EXERCISE A
From the patients and methods text, repeat word for word the part that opens with the words containing "Abbreviations: CONSORT, Consolidated" and closes with "the MILD cases).".
EXERCISE B
According to the patients and methods text, what age range did the MILD eligibility criteria require?

Patients and methods
Clinicoradiological data of the present study were retrieved from the databases of two studies: 1) lung cancer screening trial called Multicentric Italian Lung Detection (MILD) trial, at the Fondazione IRCCS Istituto Nazionale dei Tumori of Milan and 2) CT study on patients with COPD, at the Academic Hospital of Parma. Both studies were approved by each institutional review board (Fondazione IRCCS Istituto Nazionale Tumori di Milano and Parma, repectively), and the written informed consent was waived for the retrospective examination of the analyzed data. The study cases included all the subjects with COPD consecutively recruited in the MILD trial between September 2005 and January 2013 (Figure 1). All analyses were performed using the 1:2 matched set between cases (MILDparticipants with airflow obstruction at baseline PFTs) and controls (MILDparticipants without airflow obstruction at baseline PFTs). Age (±5 years), sex, smoking status (ie, current or former smokers), and pack-years (±5) were used for matching cases to controls. MILD eligibility criteria included age 49–75 years, current or former smokers (having quit smoking within 10 years before the recruitment) with ≥20 pack-years of smoking history, and no history of cancer within the prior 5 years. Details of MILD trial are given elsewhere.11,12 Part of the LDCTs of the MILD subjects included in this study population were also analyzed by other observers in a previous study addressing a similar hypothesis.8
Figure 1
A CONSORT diagram illustrating the selection of patients included in the data analysis.
Abbreviations: CONSORT, Consolidated Standards Of Reporting Trials; GOLD, Global Initiative for Chronic Obstructive Lung Disease; MILD, Multicentric Italian Lung Detection; GOLD-U, GOLD unclassified.
Since limited subjects with severe airflow limitation were present in the MILD trial, we added clinical subjects with the aim of evaluating a broader range of COPD. All the consecutive patients with COPD who underwent both PFTs and LDCT (within 30 days of PFTs) for another study on the relationship between COPD and lung cancer at the Academic Hospital of Parma between March 2009 and December 2012 were also matched to MILD controls (as done for the MILD cases).

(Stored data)

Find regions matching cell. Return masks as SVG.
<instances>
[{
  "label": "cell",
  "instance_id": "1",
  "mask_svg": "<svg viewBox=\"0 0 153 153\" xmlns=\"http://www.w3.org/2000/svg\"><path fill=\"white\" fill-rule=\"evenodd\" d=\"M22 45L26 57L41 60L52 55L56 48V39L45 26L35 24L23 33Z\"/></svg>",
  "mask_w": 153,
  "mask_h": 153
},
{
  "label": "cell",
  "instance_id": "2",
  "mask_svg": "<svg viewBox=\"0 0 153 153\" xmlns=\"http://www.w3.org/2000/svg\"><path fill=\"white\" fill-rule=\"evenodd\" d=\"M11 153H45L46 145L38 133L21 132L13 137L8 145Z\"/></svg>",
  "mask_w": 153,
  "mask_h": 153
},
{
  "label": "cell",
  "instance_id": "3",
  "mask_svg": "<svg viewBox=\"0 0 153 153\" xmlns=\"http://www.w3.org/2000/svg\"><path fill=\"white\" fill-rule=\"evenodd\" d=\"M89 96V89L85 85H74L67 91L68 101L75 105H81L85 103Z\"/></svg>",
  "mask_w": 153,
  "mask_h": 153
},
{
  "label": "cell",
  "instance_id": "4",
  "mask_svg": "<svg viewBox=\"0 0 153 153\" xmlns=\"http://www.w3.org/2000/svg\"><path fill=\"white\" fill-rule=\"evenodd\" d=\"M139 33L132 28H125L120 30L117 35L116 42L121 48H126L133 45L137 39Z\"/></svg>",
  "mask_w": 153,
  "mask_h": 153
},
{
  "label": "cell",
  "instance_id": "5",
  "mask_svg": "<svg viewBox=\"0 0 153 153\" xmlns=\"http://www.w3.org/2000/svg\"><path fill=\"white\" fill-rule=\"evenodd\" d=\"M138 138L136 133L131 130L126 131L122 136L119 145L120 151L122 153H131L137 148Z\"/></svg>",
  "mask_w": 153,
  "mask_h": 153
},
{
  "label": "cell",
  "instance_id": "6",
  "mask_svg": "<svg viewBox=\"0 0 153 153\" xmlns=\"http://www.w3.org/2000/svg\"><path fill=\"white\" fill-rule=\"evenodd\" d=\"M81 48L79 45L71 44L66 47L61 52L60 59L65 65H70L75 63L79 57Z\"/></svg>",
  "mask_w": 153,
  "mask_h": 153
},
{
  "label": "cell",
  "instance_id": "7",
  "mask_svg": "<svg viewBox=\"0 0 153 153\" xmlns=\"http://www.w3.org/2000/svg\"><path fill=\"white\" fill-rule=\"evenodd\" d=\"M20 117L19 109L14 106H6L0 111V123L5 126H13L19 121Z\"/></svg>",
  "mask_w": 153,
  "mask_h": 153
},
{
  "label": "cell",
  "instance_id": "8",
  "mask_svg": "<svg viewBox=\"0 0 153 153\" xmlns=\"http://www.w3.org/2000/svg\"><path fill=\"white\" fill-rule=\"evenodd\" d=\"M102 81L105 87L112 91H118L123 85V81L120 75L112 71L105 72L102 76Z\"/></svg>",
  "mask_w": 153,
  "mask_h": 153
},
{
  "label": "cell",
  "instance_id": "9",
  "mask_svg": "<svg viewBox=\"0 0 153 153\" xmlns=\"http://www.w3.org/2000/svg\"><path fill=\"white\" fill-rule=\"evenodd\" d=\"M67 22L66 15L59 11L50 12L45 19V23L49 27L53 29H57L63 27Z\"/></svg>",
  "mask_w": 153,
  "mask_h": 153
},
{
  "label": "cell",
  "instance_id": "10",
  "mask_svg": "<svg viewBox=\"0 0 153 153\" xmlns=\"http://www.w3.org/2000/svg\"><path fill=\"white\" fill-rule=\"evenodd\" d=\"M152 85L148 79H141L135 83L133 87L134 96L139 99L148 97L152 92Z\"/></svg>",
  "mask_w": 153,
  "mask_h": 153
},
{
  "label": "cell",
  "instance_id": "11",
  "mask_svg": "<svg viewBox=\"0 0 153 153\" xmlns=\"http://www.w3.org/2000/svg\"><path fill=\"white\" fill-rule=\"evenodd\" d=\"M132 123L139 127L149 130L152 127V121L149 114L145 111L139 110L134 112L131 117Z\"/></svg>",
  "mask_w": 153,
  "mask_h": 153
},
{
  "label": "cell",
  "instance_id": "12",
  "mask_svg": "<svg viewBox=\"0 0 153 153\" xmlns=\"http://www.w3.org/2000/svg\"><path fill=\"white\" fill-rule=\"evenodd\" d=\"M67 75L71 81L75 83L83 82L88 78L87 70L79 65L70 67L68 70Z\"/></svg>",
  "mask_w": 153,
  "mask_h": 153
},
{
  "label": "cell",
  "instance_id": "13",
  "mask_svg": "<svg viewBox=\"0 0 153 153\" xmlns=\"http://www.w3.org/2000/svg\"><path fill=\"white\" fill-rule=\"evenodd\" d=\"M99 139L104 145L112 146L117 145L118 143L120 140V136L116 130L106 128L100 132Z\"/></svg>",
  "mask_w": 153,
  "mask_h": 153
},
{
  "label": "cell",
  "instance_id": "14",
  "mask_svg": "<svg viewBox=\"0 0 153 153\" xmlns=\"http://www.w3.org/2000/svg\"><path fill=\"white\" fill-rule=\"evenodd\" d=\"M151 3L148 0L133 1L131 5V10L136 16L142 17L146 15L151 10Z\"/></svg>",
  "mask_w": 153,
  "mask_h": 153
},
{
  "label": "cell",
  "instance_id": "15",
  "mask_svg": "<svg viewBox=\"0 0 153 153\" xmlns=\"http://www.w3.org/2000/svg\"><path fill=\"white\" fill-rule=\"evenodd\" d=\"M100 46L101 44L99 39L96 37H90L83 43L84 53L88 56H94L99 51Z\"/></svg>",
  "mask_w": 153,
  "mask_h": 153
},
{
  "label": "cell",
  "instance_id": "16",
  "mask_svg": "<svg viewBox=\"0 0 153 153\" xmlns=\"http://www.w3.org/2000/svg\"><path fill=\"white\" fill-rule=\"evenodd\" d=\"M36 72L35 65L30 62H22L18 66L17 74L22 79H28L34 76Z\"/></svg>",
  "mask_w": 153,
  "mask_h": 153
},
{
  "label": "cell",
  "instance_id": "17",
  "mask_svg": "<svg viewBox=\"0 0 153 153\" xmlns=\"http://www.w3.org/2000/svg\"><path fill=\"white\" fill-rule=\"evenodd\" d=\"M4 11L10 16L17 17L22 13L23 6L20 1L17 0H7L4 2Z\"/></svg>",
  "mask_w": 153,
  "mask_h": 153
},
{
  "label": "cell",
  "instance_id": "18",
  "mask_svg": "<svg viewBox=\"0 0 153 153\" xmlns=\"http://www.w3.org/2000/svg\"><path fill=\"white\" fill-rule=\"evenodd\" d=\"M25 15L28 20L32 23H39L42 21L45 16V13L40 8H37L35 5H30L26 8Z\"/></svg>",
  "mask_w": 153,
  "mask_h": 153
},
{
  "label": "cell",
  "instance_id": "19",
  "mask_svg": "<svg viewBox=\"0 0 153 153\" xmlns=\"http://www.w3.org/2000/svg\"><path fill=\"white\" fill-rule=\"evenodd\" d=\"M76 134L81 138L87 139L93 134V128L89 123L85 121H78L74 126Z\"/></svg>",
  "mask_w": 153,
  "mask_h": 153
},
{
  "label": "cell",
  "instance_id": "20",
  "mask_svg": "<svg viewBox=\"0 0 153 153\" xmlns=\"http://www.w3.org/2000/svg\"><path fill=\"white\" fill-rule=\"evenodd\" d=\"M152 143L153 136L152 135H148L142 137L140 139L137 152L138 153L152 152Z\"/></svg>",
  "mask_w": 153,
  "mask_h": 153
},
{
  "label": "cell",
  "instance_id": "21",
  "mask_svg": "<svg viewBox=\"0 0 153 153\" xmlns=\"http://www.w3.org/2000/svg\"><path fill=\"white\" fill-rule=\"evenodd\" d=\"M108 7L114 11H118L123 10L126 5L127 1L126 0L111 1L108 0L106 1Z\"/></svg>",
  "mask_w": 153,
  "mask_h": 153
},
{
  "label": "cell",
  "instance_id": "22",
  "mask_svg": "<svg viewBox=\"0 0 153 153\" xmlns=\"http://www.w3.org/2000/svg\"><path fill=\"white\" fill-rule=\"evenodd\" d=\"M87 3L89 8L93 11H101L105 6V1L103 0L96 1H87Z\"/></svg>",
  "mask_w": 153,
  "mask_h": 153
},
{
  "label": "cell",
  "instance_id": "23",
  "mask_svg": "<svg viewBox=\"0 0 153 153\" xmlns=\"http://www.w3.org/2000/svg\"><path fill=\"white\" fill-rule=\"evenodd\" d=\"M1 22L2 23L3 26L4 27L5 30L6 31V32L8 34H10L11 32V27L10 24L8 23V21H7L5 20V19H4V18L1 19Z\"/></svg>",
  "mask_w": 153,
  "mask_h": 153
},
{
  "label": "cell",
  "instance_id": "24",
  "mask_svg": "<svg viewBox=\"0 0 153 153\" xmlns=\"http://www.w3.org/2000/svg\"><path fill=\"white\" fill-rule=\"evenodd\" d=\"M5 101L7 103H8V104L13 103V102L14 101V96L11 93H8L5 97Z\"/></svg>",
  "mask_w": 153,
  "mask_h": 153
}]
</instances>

ANSWER SPACE A
Abbreviations: CONSORT, Consolidated Standards Of Reporting Trials; GOLD, Global Initiative for Chronic Obstructive Lung Disease; MILD, Multicentric Italian Lung Detection; GOLD-U, GOLD unclassified.
Since limited subjects with severe airflow limitation were present in the MILD trial, we added clinical subjects with the aim of evaluating a broader range of COPD. All the consecutive patients with COPD who underwent both PFTs and LDCT (within 30 days of PFTs) for another study on the relationship between COPD and lung cancer at the Academic Hospital of Parma between March 2009 and December 2012 were also matched to MILD controls (as done for the MILD cases).

ANSWER SPACE B
49–75 years.